— Alors que Nairobi conteste fermement un rapport des Nations unies évoquant des violences sexuelles imputées à son contingent déployé en Haïti, une interrogation demeure : les autorités haïtiennes ont-elles exprimé la moindre préoccupation institutionnelle face à la gravité des faits allégués ?

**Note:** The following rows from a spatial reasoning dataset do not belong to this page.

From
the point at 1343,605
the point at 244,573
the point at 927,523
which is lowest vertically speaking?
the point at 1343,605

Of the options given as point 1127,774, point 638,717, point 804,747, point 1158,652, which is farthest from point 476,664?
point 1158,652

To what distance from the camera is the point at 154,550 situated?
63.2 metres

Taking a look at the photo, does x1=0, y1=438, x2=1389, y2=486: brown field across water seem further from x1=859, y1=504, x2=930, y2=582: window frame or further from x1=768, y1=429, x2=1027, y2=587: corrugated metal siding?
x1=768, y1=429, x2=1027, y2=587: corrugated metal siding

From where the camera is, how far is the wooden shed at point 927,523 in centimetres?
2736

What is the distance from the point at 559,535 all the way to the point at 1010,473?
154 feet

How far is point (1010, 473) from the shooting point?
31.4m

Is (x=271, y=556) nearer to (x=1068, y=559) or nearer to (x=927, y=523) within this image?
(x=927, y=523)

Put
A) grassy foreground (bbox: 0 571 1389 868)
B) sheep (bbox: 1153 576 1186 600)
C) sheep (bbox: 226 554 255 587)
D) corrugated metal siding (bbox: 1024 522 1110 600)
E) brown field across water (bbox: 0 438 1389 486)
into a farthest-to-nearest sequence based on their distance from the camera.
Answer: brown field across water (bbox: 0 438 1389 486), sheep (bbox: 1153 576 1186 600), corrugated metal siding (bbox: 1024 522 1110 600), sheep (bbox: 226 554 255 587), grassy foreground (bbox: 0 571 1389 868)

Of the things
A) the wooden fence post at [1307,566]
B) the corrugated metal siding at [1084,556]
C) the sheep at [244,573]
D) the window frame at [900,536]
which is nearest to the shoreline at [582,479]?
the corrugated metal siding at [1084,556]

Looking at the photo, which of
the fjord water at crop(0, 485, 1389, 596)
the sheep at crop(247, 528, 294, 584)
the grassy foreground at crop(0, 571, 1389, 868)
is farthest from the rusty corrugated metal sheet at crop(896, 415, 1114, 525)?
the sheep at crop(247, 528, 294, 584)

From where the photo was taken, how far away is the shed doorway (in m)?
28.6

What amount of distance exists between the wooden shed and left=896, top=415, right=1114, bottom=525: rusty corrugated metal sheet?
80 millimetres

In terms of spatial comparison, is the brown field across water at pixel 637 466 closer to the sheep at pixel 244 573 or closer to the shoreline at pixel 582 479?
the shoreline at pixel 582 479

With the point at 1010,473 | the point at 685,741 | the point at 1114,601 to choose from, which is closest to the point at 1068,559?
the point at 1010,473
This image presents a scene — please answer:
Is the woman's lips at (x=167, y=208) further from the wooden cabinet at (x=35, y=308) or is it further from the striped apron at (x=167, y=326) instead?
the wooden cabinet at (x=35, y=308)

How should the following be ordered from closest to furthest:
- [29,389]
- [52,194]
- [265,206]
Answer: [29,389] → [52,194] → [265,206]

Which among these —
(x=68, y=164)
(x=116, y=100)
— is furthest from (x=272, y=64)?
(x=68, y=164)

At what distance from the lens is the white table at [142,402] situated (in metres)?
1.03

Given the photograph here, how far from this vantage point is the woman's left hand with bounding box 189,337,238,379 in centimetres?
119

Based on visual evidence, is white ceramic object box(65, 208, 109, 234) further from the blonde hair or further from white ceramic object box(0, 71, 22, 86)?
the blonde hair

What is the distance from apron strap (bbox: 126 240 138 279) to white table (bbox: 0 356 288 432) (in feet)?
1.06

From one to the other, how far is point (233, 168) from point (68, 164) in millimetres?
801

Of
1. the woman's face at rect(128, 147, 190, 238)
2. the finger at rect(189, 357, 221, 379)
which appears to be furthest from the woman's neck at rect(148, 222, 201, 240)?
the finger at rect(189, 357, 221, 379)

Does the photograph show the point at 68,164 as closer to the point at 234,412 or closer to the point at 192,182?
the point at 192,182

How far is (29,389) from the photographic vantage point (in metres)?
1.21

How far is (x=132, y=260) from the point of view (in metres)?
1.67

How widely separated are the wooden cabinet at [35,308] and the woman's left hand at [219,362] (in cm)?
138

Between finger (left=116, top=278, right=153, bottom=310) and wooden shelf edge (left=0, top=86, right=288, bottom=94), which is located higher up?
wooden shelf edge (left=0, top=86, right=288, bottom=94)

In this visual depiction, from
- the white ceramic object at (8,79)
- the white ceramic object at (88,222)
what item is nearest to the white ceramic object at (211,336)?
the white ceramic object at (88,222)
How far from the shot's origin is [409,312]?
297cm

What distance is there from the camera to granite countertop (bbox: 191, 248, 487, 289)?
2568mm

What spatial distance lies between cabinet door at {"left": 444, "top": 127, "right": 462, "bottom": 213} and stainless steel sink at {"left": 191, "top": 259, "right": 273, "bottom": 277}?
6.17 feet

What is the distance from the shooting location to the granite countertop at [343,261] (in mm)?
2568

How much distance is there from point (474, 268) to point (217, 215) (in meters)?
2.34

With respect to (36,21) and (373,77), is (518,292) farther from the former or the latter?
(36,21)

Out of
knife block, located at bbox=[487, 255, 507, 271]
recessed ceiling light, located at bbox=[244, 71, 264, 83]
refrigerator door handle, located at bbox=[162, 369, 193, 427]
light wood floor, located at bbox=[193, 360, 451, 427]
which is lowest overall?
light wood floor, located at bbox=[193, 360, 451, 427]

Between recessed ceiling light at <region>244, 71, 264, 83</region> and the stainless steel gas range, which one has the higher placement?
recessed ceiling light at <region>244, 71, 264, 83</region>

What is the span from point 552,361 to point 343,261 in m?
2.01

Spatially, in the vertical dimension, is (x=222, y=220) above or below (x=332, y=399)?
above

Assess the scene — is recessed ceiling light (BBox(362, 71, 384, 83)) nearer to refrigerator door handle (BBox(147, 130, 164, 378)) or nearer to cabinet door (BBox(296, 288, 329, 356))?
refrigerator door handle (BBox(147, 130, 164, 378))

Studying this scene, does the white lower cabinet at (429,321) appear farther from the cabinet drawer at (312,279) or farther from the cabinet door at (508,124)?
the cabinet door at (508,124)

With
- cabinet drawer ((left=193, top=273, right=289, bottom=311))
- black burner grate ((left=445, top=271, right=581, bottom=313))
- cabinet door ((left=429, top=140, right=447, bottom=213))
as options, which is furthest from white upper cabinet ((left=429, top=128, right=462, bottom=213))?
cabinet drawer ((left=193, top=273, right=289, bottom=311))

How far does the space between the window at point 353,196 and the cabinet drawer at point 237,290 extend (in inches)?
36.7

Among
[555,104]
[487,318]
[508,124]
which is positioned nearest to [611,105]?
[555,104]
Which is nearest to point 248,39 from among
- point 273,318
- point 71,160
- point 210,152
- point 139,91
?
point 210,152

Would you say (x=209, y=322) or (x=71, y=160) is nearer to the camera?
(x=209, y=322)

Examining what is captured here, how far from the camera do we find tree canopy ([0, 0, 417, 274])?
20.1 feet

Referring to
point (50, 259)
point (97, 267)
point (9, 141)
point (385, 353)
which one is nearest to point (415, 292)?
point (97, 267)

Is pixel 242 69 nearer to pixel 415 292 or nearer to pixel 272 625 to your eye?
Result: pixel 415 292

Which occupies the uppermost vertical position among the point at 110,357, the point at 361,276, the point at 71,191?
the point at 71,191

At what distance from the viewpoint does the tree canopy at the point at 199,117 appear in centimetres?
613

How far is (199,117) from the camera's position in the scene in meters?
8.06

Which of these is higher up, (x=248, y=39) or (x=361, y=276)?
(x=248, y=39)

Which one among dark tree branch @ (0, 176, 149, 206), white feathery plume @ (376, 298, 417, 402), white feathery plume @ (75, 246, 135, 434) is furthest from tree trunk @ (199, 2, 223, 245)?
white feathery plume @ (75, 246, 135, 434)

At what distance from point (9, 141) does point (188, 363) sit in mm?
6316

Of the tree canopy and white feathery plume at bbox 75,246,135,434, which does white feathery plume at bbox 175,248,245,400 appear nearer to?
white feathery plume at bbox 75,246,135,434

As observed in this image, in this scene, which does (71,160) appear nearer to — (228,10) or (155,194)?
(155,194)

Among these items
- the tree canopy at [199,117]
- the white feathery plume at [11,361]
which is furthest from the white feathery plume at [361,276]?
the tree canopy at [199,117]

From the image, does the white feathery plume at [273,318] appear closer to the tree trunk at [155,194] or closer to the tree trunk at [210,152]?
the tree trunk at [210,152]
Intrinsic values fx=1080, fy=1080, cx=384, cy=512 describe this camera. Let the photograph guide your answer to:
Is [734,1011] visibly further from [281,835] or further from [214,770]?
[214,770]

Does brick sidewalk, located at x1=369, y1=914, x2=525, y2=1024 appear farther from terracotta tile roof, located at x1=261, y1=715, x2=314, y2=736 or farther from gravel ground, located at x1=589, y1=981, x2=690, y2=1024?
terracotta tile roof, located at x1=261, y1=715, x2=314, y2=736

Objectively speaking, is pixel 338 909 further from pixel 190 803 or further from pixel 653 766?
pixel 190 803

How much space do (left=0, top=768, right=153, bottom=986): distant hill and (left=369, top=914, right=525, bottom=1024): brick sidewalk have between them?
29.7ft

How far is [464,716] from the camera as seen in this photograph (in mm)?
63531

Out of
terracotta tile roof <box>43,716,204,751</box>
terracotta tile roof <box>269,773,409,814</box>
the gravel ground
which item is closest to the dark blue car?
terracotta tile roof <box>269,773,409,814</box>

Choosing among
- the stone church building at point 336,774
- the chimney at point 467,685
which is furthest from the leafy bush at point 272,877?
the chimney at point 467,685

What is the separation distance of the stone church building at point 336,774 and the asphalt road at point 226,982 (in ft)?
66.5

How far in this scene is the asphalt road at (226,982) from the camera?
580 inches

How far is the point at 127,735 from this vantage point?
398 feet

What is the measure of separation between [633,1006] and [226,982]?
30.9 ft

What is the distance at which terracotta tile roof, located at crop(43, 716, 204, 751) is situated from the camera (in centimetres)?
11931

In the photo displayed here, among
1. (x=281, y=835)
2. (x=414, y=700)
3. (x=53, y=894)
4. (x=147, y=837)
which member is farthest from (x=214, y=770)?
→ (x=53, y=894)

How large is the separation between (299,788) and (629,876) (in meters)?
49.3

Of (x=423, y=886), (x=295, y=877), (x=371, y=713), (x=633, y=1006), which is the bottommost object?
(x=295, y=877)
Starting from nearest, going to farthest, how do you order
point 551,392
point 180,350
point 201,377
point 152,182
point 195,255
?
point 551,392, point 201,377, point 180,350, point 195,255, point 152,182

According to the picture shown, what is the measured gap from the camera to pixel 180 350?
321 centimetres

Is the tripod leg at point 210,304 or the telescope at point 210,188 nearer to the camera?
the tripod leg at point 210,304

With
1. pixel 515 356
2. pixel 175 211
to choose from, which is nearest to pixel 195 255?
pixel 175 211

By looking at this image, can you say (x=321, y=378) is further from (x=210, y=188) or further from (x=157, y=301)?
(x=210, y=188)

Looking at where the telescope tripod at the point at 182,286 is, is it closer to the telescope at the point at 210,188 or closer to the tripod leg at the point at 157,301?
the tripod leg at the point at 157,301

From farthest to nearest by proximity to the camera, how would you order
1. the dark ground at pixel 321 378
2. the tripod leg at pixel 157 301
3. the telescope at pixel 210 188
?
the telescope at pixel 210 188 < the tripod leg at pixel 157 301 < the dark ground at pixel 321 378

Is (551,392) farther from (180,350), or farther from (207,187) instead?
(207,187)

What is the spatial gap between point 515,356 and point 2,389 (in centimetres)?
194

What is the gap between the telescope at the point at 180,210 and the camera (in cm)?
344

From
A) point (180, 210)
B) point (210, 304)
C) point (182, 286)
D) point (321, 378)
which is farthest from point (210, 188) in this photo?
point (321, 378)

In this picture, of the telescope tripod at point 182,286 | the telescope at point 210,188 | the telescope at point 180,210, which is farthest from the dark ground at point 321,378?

Rezo Nòdwès 9 avril 2026 — Le gouvernement kényan a opposé une fin de non-recevoir aux conclusions d’un rapport de l’ONU mettant en cause des éléments de la Mission multinationale de soutien à la sécurité (MSS) dans quatre cas présumés de viol, dont trois impliquant des mineures. Dans une correspondance adressée au secrétaire général des Nations unies, António Guterres, le ministre des Affaires étrangères Musalia Mudavadi a soutenu que les accusations, examinées en interne, n’avaient donné lieu à aucune preuve recevable ni à aucune plainte formelle.
Le rapport, rendu public récemment, indique toutefois que les allégations ont été jugées crédibles à l’issue d’investigations conduites par le Haut-Commissariat des Nations unies aux droits de l’homme. Les cas signalés auraient été portés à la connaissance du commandement de la mission, sans qu’une procédure judiciaire publique n’ait été engagée à ce stade. L’Organisation des Nations unies rappelle, dans ce contexte, que les faits d’exploitation et d’abus sexuels constituent des violations graves des normes internationales applicables aux opérations de maintien de la paix et aux missions autorisées.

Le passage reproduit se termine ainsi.